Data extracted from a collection

BEGIN

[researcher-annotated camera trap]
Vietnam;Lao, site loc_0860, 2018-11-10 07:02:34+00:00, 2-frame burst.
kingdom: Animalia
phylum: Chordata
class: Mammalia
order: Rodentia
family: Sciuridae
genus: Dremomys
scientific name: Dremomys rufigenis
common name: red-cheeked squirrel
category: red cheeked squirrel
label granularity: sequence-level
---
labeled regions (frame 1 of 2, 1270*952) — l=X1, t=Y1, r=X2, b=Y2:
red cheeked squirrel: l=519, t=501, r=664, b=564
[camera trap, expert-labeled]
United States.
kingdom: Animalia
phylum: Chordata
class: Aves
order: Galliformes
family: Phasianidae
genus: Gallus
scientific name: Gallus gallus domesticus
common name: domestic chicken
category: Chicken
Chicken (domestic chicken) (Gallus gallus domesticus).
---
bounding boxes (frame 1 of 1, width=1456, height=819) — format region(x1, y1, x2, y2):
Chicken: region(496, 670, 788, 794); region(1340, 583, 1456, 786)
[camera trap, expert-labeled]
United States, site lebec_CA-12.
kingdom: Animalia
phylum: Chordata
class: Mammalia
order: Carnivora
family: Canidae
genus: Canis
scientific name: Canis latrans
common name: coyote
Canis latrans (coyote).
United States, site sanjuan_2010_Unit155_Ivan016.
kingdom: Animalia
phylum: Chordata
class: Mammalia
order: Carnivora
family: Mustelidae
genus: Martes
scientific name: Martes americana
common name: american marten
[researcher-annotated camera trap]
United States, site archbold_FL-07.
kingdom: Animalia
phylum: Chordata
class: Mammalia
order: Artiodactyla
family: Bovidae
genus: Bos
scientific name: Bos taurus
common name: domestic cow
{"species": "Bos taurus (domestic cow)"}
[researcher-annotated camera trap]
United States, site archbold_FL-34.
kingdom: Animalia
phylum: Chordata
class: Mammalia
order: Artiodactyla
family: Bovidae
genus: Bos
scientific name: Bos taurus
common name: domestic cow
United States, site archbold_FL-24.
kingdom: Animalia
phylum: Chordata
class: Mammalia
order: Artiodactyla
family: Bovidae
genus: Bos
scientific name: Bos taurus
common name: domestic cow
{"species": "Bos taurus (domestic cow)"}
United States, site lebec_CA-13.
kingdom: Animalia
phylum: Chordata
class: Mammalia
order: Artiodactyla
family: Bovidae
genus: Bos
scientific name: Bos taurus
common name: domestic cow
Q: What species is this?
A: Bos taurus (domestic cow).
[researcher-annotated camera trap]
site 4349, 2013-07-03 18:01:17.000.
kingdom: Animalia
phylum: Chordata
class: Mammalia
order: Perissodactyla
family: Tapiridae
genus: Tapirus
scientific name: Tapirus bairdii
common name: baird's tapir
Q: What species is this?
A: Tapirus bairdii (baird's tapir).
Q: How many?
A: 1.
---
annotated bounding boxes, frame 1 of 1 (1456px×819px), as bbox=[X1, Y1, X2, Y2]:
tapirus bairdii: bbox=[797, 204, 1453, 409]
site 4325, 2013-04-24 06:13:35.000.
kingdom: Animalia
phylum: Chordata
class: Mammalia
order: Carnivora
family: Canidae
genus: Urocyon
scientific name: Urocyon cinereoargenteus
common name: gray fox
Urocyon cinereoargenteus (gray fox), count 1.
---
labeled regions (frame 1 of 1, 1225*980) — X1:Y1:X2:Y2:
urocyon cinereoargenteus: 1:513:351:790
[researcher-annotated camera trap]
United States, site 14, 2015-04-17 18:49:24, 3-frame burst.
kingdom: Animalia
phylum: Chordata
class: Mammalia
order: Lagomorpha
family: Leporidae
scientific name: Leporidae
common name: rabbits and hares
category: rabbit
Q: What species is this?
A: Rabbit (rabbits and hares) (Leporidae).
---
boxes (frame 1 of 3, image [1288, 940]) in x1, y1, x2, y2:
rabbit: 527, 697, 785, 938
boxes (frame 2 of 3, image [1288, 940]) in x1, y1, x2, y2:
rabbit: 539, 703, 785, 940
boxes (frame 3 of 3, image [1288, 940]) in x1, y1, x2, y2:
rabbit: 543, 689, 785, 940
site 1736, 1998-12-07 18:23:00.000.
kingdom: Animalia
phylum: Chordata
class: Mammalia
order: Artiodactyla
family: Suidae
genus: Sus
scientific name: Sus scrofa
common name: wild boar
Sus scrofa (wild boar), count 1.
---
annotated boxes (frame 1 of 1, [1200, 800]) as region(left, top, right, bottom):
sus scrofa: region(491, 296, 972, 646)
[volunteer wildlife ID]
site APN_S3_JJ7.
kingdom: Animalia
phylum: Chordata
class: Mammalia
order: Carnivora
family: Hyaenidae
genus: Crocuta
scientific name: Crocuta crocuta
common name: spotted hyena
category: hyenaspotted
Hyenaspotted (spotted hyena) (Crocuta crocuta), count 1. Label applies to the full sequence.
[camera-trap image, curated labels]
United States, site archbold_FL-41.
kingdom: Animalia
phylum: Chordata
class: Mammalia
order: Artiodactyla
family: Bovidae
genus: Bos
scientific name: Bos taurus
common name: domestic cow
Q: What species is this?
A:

END

Copy each line of the entries in which the string "United" is found.

United States.
United States, site lebec_CA-12.
United States, site sanjuan_2010_Unit155_Ivan016.
United States, site archbold_FL-07.
United States, site archbold_FL-34.
United States, site archbold_FL-24.
United States, site lebec_CA-13.
United States, site 14, 2015-04-17 18:49:24, 3-frame burst.
United States, site archbold_FL-41.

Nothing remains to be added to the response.